For practical applications of Eqs. 22 and 23, Kasting and Miller¹ suggest that a reasonable value of f for stratum corneum is 0.1. Values for Χ follow from its definition as the ratio of the maximum evaporation flux to the maximum steady-state dermal flux.
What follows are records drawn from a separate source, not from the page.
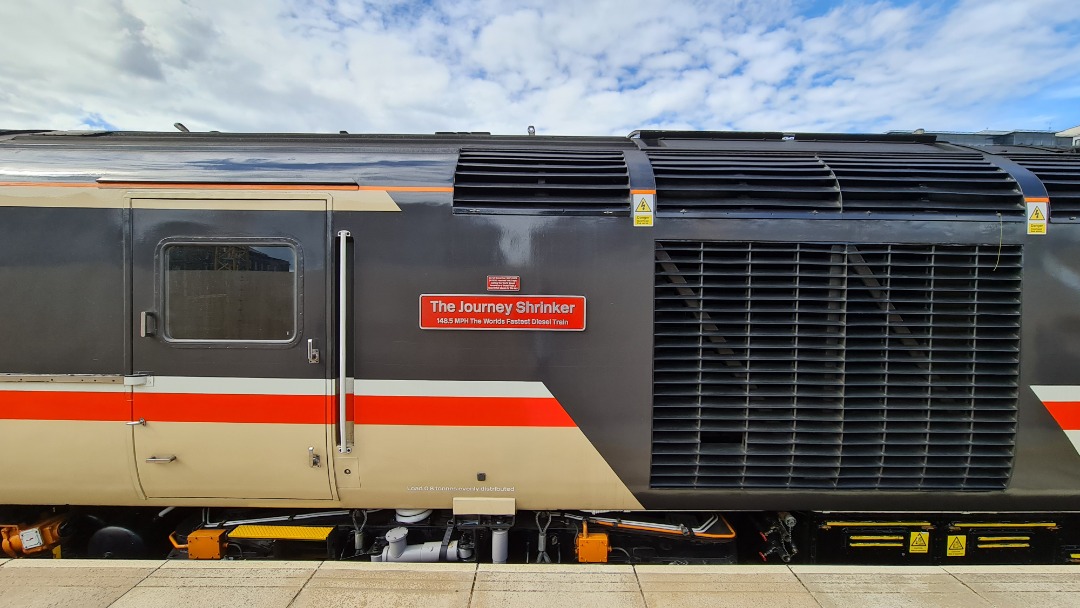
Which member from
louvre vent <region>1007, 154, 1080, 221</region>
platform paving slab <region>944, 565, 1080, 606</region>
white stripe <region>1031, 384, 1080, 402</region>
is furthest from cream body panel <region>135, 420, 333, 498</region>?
louvre vent <region>1007, 154, 1080, 221</region>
Both quantities may be measured or estimated from various algorithms, as outlined by Kasting and Miller.¹ Their Eq. 40 is reproduced here only as one example to illustrate the kinds of inputs that are required:

$$\chi =3.4\times {10}^{-3}{u}^{0.78}\frac{P_{\text{vap}}{\text{MW}}^{3.4}}{K_{0\mathrm{w}}^{0.76}{S}_{\mathrm{w}}},$$ (24)

where u is ambient air speed (m/s), P_vap is the permeant’s vapor pressure (torr), MW its molecular weight, K_ow its octanol–water partition coefficient, and S_w its aqueous solubility (μg/cm).

A potential hurdle to the adoption of Eqs. 22 and 23 is determining whether the applied dose M₀ falls within the small-dose range for which the equations apply. For guidance, Kasting and Miller¹ define a saturation dose, M_sat, as the mass (per unit area) of applied chemical required to saturate the desquamating layers of the stratum corneum, which constitute the region that is freely accessible to the applied dose. Its value may be estimated as:

$$M_{\text{sat}}=fh{K}_{\mathrm{sc}∕\mathrm{w}}{S}_{\mathrm{w}},$$ (25)

where K_sc/w is the effective stratum corneum–water partition coefficient of the permeant. For applied loads that exceed M_sat, excess permeant resides in a pool on the skin’s surface that is gradually depleted through absorption and evaporation. Strictly, Eqs. 22 and 23 apply to cases where M₀ ≤ M_sat. Kasting and Miller¹ argue convincingly that for large doses, the absorbed amount can be estimated as:

$$\frac{m_{\text{abs}}\left(\infty \right)}{M_0}=\frac{1}{1+\chi },$$ (26)

which also corresponds to the limit of Eq. 22 for small f. This large-dose limit would appear to apply for all values of f, as the initial distribution of permeant becomes irrelevant after a long time. For intermediate doses, say M_sat < M₀ < 10 × M_sat, asymptotic analysis seems intractable. Numerical investigations were therefore undertaken using the Finite Dose Skin Permeation Calculator,³ which implements numerical solutions to Kasting and Miller’s model.¹ Results from intermediate doses, not shown here, also support the use of Eq. 26 for small f. For larger f, a smooth transition between Eqs. 22 and 26, as applied load increases through the small- to large-dose range, seems a reasonable postulate. However, as stated above, small f is representative of stratum corneum. Therefore, for practical applications of the results presented here, a precise determination of M_sat may not crucial: m_abs(∞)/M₀ reverts to the small-f limit of Eq. 22 for small, large, and intermediate doses.

Equation 22 thus provides a simple, usable expression for evaluating the fractional total mass absorbed from finite dose exposures. This expression may be useful for dermal risk assessment as well as in the evaluation of skin cosmetic and pharmaceutical product performance.